[Instructions to follow]
Render the data from the line containing "From closest to" through the end of the data as a Markdown table with the columns Row and Line, numbering each line and omitting blank lines.

[Records shown]

☆ ☆ ☆

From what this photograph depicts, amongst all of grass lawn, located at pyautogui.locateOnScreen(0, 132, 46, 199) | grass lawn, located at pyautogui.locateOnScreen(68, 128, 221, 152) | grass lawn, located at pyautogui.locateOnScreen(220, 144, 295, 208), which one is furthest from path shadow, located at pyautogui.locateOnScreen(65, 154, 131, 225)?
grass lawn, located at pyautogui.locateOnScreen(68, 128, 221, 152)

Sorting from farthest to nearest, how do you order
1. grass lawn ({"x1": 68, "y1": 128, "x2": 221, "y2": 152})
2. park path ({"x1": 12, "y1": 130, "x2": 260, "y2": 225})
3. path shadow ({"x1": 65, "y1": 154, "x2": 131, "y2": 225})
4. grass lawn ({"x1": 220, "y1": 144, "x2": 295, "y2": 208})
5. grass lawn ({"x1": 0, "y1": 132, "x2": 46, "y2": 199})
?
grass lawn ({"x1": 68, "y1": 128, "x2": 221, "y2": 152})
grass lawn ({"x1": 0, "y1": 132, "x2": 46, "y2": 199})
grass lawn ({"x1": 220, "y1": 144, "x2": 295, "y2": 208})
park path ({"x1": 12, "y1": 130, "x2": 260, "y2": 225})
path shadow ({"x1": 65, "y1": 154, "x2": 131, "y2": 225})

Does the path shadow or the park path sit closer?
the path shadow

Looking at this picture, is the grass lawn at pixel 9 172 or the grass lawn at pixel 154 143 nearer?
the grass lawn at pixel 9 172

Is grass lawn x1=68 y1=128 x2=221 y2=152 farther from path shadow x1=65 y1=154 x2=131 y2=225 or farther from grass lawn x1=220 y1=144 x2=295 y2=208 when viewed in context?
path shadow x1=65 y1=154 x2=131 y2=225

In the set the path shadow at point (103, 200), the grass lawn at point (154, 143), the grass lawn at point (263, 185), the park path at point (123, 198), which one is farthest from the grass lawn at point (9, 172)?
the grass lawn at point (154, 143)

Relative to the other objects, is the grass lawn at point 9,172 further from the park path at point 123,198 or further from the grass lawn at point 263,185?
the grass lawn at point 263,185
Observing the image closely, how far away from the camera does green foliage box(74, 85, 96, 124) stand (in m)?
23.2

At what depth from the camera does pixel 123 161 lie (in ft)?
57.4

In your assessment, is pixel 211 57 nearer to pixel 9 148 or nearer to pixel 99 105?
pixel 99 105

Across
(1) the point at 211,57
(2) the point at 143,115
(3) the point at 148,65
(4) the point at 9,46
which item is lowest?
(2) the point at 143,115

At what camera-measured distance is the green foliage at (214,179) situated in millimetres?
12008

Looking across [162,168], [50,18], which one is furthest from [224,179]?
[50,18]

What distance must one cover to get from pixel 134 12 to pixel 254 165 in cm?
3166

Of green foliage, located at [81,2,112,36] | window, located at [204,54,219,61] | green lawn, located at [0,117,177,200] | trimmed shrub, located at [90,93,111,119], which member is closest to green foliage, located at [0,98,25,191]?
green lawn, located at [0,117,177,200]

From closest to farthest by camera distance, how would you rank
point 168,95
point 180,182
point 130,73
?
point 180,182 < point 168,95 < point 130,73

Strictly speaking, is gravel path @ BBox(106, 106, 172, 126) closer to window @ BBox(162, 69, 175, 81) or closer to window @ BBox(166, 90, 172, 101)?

☆ ☆ ☆

[Reply]
| Row | Line |
|---|---|
| 1 | From closest to farthest by camera distance, how would you rank |
| 2 | point 168,95 |
| 3 | point 180,182 |
| 4 | point 130,73 |
| 5 | ? |
| 6 | point 180,182 < point 168,95 < point 130,73 |
| 7 | Strictly speaking, is gravel path @ BBox(106, 106, 172, 126) closer to window @ BBox(162, 69, 175, 81) or closer to window @ BBox(166, 90, 172, 101)? |